> _TAREA BREVE 1_:
Responde según el texto:
(a) Cuando hacemos partícipes a los demás de nuestras desgracias, ¿qué buscamos en lugar de contar la verdad?
(b) ¿Qué es lo que un impecable juego de palabras nunca podrá enredar?
(c) ¿Qué acabamos convirtiendo en una verdad irrefutable de tanto repetirla?
> _TAREA BREVE 2_: Repite literalmente el fragmento del texto comprendido entre "Al margen de" y "llegado a hacer.", ambos incluidos.

> _TEXTO_:
---
Bloqueándonos la Salida
Cada vez que sentimos que hemos fracasado en alguno de los proyectos que hemos dedicido emprender en la vida; cada vez que nos quejamos de nuestra mala suerte o de lo mucho que nos equivocamos con determinadas personas al confiar ciegamente en ellas o cada vez que optamos por imaginar todo un entramado conspiratorio urdido por quienes no nos quieren demasiado bien o nos envidian para impedir que progresemos en distintos ámbitos de nuestra vida, ¿estamos siendo honestos con nosotros mismos o sólo nos estamos limitando a lamernos las heridas?
Al margen de los motivos que podamos encontrar en el rastreo de las causas de nuestro propio infortunio, las justificaciones que construimos mentalmente para armar con ellas el relato que nos contamos a nosotros mismos, para luego hacerlo extensivo a los demás, más que ajustarse a la realidad, se acaban amoldando a nuestra necesidad de dotarnos de coherencia. Cuando hacemos partícipes a los demás de nuestras desgracias, no buscamos contar la verdad, sino que nos escuchen y nos entiendan, sin juzgarnos por aquello que hayamos hecho o no hayamos llegado a hacer.
Un impecable juego de palabras puede procurarnos esa verosimilitud que nos proponemos mostrar, pero nunca podrá enredar a nuestra mente. Ella es la única que conoce la verdad, pero la muy astuta, sabe cómo disfrazarla y esconderla en sus más recónditos recovecos para que ésta nos resulte inaccesible incluso a nosotros mismos. Y es ahí donde nos encontramos ante la asombrosa paradoja de que, de tanto repetir la misma mentira, acabamos convirtiéndola en una verdad tan irrefutable que es capaz de borrarnos de la memoria lo que realmente ocurrió, esos hechos que tanto nos avergonzaron en su momento, por su crudeza o por su cobardía.
---
> _DATOS DE ORIGEN_:
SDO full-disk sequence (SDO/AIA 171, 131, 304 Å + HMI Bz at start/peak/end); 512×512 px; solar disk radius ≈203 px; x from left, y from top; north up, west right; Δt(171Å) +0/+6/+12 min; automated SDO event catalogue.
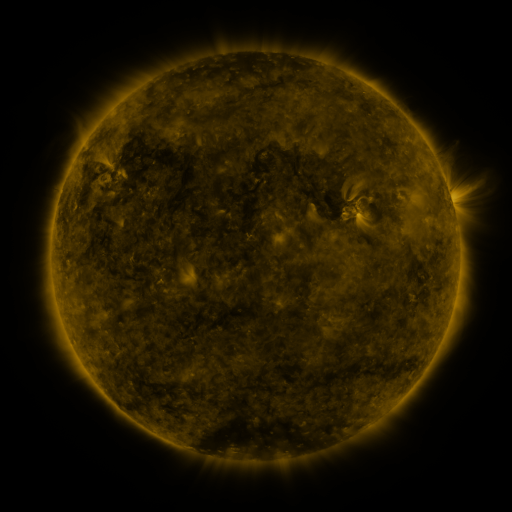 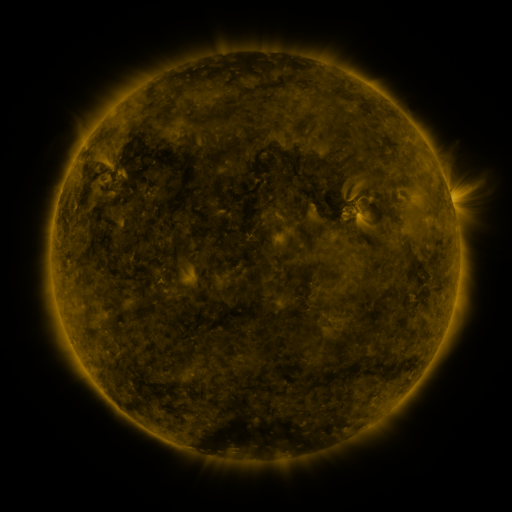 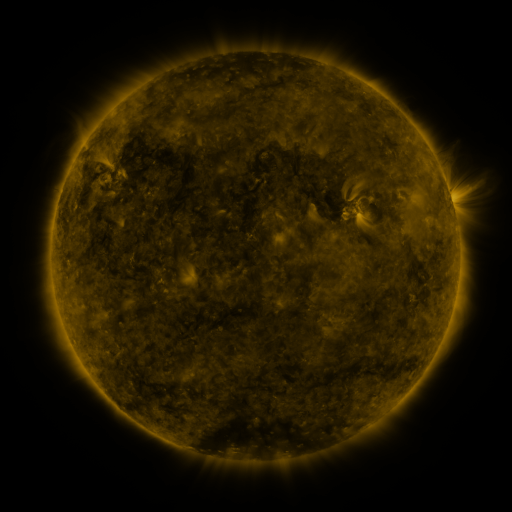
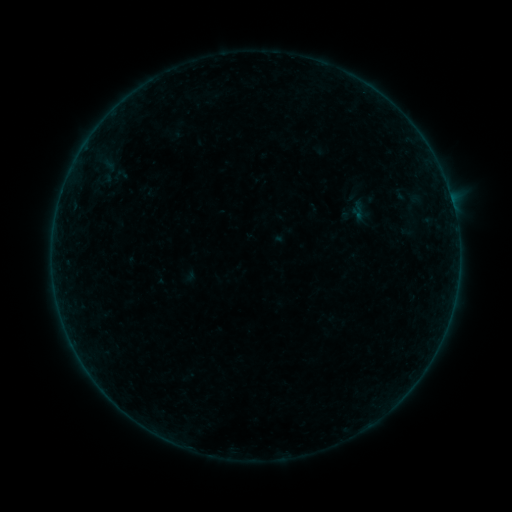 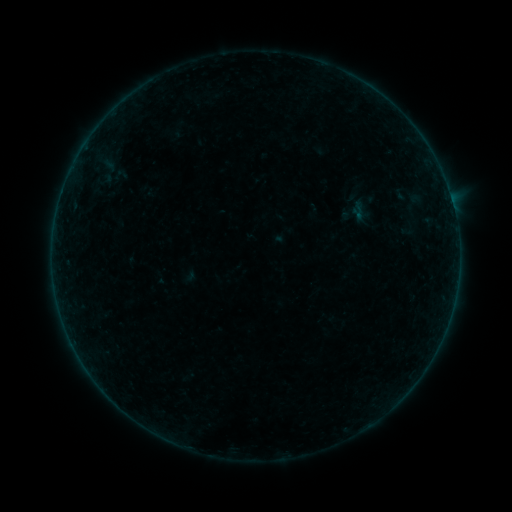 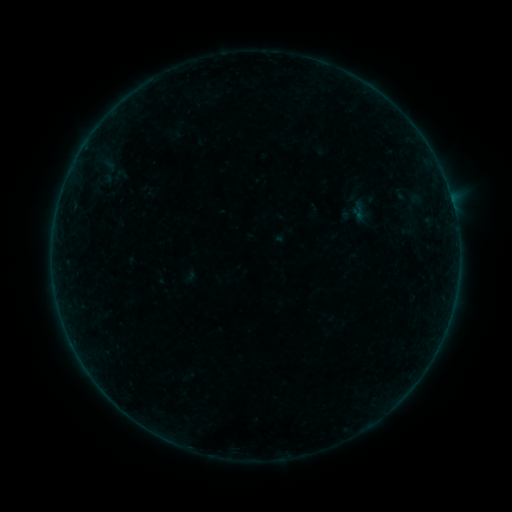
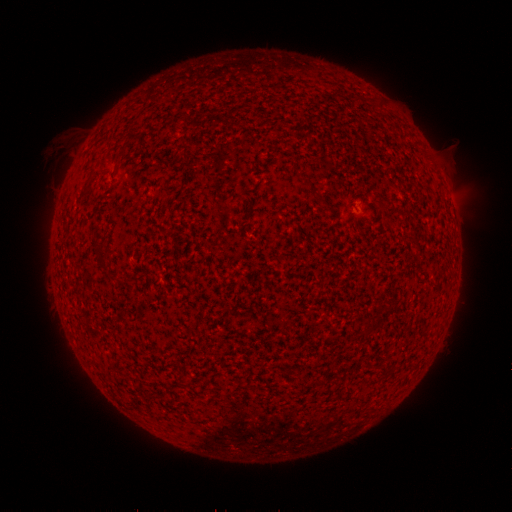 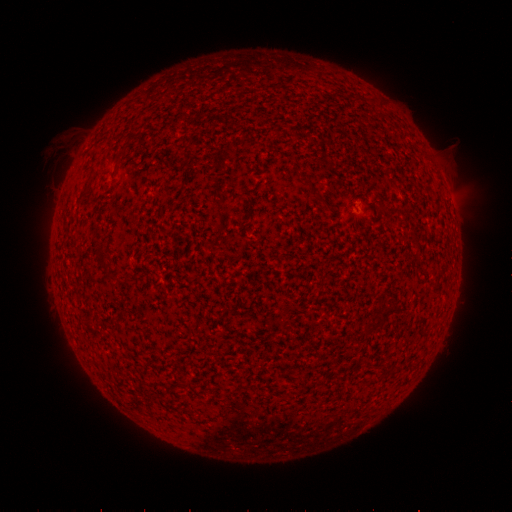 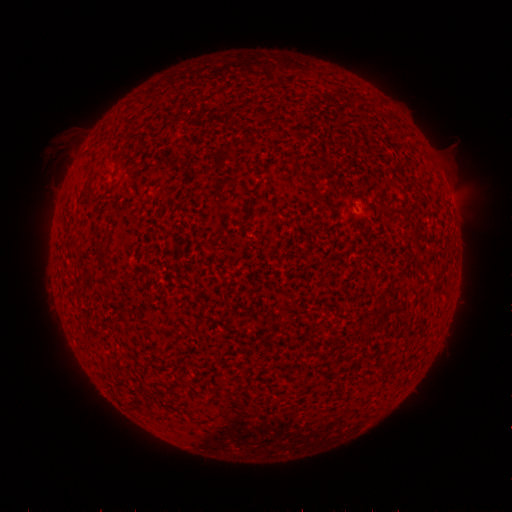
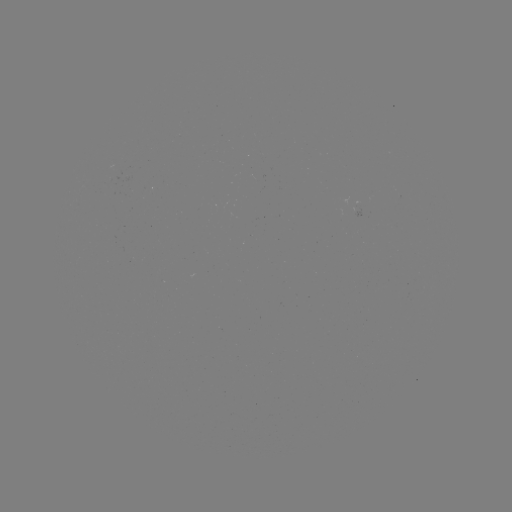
---
> _SOLUCIÓN 1_:
(a) Que nos escuchen y nos entiendan, sin juzgarnos por aquello que hayamos hecho o no hayamos llegado a hacer.
(b) Nuestra mente.
(c) La misma mentira.

> _SOLUCIÓN 2_:
Al margen de los motivos que podamos encontrar en el rastreo de las causas de nuestro propio infortunio, las justificaciones que construimos mentalmente para armar con ellas el relato que nos contamos a nosotros mismos, para luego hacerlo extensivo a los demás, más que ajustarse a la realidad, se acaban amoldando a nuestra necesidad de dotarnos de coherencia. Cuando hacemos partícipes a los demás de nuestras desgracias, no buscamos contar la verdad, sino que nos escuchen y nos entiendan, sin juzgarnos por aquello que hayamos hecho o no hayamos llegado a hacer.